Mine, mine, for my own foolishness
Are not there.
A family telling me I am wasting my time…
Everyone telling me I have no future.
Already giving up on me as lost
Because I took a calculated risk…
I dared to have what everyone else could.
I begin to believe them
And on the eve of every success
I threw down my reigns
And halted the course.
I cannot make it too easy.
Am I Jude or a Prince of Tyre?
Metaphorically speaking
I could be neither nor both.
I could be living out a vision—
About to get the success
I dare not even covet…
No, I rather dread success.
But, to eat from this labor…
Sorrows nary found—
A few humble devotees
To my religion of Christ
Who do not believe in my Fairy Tales…
Rather I would want them to have the peace
I have when listening to The Silmarillion.

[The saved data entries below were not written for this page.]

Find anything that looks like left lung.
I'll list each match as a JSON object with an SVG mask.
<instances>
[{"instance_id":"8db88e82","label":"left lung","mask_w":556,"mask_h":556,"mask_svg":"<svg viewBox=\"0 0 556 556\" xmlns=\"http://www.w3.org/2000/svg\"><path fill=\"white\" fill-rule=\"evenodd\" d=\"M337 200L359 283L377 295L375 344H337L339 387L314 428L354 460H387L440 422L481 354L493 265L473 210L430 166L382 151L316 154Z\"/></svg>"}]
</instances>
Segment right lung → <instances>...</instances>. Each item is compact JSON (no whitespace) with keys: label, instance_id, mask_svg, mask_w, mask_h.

Rather, the trauma from the trenches
Forced his mind into strange places.
Broke him… sweat and blood
Bayonets and fractured bones
Bullets. Heads splitting
Arms severed, entrails gorged by lead.
All there in those miserable trenches
Of World War One—
The war we’d rather forget—
Where Tolkien wrote his first stories.
For me it was much the same.
Though I hadn’t fought in any war.
No… rather, it was a car accident.
Bloody it was. It set me on this course.
The violence tasted
Needed to come out.
It was asked by my friend J.D.
“I don’t know what God would say about
“This Silmarillion.”
There it is, in words beginning like John’s Gospel.

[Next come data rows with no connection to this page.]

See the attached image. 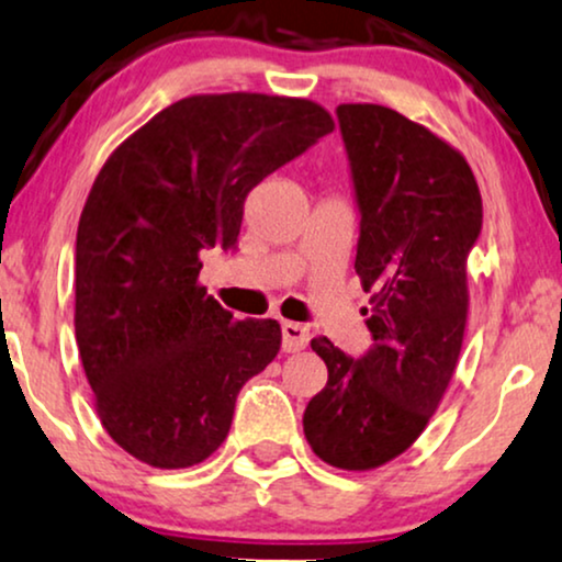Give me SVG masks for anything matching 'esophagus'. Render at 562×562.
<instances>
[{"instance_id": "obj_1", "label": "esophagus", "mask_w": 562, "mask_h": 562, "mask_svg": "<svg viewBox=\"0 0 562 562\" xmlns=\"http://www.w3.org/2000/svg\"><path fill=\"white\" fill-rule=\"evenodd\" d=\"M311 342V331L303 324L285 322L282 324V350L285 352H301Z\"/></svg>"}]
</instances>
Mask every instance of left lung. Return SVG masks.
Instances as JSON below:
<instances>
[{
	"label": "left lung",
	"instance_id": "left-lung-1",
	"mask_svg": "<svg viewBox=\"0 0 562 562\" xmlns=\"http://www.w3.org/2000/svg\"><path fill=\"white\" fill-rule=\"evenodd\" d=\"M337 119L373 345L350 358L326 337L311 339L329 381L305 407L303 432L326 464L366 472L407 451L443 400L464 339L482 196L461 153L402 113L342 103Z\"/></svg>",
	"mask_w": 562,
	"mask_h": 562
}]
</instances>
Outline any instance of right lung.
<instances>
[{"label": "right lung", "instance_id": "obj_1", "mask_svg": "<svg viewBox=\"0 0 562 562\" xmlns=\"http://www.w3.org/2000/svg\"><path fill=\"white\" fill-rule=\"evenodd\" d=\"M331 130L305 98L191 95L105 160L77 228L75 334L98 417L134 459L215 453L240 386L280 352L274 318L236 322L199 285V254L236 248L248 191Z\"/></svg>", "mask_w": 562, "mask_h": 562}]
</instances>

My mind jumped to a thousand metaphors…
Melkor, I have a hunch, was as much Tolkien as
Any of his other inventions.
The dark secrets of such violent fantasies
Is that violence needed to be purged.
There, a man as intelligent as him
Had to use his mind for something
Or else it would break.
Creativity is a gift from God
And MUST, in the life of every genius,
Be exerted to its fullest for Christ.
Regardless, I would hope that my reader pleasantly
Sees in my words
The same kinds of things I see in The Silmarillion.
Not that Tolkien or myself were inventing new religions
But rather, must have made something for our minds
In that gorgeous texture—
To occupy, and therefore, make sense out of this violent world.
A world where friends could be taken at a minute’s glance…
Everything else that could be said would disturb my current peace.